The more time leaders spend understanding how work is actually performed, the easier it becomes to identify weak signals before they lead to an incident.

Moving from Reactive to Proactive Safety

One of the strongest indicators of a healthy safety culture is the ability to identify risks before an event happens.

Examples of proactive thinking include:

  • “This process is too complex and could lead to mistakes.”
  • “Operators are relying on undocumented workarounds.”
  • “This equipment setup is confusing.”
  • “People are finding shortcuts because the procedure is difficult to follow.”

Recognizing these signals early allows leaders to make changes before injuries or failures occur.

A proactive safety mindset focuses on improving systems, simplifying processes, and removing barriers that make it harder for workers to succeed safely.

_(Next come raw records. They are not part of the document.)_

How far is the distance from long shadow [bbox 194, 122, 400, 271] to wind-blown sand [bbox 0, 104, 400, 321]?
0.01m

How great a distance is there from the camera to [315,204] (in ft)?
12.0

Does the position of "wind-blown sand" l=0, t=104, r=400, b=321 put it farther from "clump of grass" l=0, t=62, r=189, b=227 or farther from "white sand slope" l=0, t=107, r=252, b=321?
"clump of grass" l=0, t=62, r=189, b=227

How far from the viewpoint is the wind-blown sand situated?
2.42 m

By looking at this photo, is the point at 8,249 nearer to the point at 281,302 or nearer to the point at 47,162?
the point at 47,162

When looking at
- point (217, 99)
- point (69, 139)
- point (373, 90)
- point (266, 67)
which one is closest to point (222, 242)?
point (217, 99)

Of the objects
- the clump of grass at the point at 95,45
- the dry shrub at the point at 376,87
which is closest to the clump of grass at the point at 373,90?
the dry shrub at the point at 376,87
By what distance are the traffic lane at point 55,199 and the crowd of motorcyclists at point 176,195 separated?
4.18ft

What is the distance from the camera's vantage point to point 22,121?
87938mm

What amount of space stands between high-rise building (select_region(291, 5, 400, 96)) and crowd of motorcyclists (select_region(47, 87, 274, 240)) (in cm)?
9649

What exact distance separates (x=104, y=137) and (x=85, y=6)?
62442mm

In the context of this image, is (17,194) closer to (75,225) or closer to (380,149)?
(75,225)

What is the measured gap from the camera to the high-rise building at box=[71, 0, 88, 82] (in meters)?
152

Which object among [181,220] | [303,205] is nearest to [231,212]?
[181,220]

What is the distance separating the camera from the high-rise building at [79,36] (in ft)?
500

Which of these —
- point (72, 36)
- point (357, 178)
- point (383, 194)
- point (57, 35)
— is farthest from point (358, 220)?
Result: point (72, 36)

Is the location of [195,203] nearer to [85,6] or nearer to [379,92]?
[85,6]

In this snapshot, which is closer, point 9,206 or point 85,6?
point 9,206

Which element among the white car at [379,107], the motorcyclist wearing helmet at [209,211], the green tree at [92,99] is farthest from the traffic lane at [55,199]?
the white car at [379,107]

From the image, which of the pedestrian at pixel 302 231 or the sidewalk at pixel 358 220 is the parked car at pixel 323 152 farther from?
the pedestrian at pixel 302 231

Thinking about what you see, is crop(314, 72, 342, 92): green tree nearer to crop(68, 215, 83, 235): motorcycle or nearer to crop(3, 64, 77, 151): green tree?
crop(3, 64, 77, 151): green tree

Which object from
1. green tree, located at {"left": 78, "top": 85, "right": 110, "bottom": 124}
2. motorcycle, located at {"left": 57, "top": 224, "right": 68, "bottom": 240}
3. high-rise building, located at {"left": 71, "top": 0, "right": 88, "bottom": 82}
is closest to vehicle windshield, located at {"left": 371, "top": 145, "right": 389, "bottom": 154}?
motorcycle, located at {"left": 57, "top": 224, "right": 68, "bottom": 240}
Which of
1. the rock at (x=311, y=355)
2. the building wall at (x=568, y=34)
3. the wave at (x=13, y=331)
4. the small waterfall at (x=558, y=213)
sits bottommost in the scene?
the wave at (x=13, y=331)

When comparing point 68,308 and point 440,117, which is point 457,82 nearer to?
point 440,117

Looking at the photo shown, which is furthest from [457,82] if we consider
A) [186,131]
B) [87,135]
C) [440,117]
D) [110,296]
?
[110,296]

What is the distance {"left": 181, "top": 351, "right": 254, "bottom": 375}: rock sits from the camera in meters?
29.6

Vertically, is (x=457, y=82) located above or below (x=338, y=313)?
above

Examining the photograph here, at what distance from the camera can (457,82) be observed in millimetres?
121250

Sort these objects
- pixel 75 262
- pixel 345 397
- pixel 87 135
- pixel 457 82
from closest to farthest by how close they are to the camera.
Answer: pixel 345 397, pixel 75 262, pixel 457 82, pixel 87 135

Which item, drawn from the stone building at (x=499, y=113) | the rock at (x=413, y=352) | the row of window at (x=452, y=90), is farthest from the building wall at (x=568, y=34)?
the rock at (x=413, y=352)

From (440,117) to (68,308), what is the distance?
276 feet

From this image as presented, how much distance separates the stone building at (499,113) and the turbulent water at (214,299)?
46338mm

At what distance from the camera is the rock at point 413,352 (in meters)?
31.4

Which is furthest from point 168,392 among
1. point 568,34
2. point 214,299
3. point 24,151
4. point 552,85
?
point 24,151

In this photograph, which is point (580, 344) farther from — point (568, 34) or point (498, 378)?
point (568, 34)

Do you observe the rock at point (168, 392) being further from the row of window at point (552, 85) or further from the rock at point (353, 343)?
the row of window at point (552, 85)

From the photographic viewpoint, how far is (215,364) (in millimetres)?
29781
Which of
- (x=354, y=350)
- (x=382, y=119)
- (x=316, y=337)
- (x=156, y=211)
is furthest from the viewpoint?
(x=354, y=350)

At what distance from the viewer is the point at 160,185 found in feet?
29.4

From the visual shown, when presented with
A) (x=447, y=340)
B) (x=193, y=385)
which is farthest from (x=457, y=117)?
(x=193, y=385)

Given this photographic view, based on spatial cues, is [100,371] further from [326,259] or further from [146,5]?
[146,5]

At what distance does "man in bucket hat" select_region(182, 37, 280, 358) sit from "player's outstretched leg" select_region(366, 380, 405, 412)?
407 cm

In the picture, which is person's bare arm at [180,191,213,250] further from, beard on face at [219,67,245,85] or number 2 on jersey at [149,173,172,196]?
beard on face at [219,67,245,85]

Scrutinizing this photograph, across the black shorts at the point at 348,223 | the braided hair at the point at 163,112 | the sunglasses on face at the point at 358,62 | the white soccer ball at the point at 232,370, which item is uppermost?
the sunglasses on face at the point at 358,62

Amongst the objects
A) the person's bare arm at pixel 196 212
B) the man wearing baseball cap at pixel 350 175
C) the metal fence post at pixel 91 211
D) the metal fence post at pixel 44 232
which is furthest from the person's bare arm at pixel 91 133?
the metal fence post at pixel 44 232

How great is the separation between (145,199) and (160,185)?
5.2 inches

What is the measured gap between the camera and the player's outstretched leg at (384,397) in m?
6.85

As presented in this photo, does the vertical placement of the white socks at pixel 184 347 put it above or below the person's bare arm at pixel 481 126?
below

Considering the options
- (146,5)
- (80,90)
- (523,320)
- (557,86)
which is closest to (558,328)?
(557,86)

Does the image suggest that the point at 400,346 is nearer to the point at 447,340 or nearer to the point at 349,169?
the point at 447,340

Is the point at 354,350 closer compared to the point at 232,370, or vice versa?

The Leadership Responsibility

Leadership plays a critical role in shaping whether organizations blame workers or improve systems.

Strong leaders:

  • Spend time in the field
  • Ask questions before incidents happen
  • Encourage honest conversations
  • Look for patterns and weak signals
  • Create systems that are easier to use
  • Support workers instead of immediately blaming them

When leaders respond quickly to concerns and take action to improve systems, they can dramatically change the conditions of a site, project, or organization.

At Rev1 Energy, we believe that understanding why people work around systems is just as important as understanding why incidents happen.

The goal is not simply to find fault—it is to build better systems, better procedures, and better outcomes. Because when leaders look beyond “human error” and start improving the conditions surrounding work, they create safer, stronger, and more reliable operations.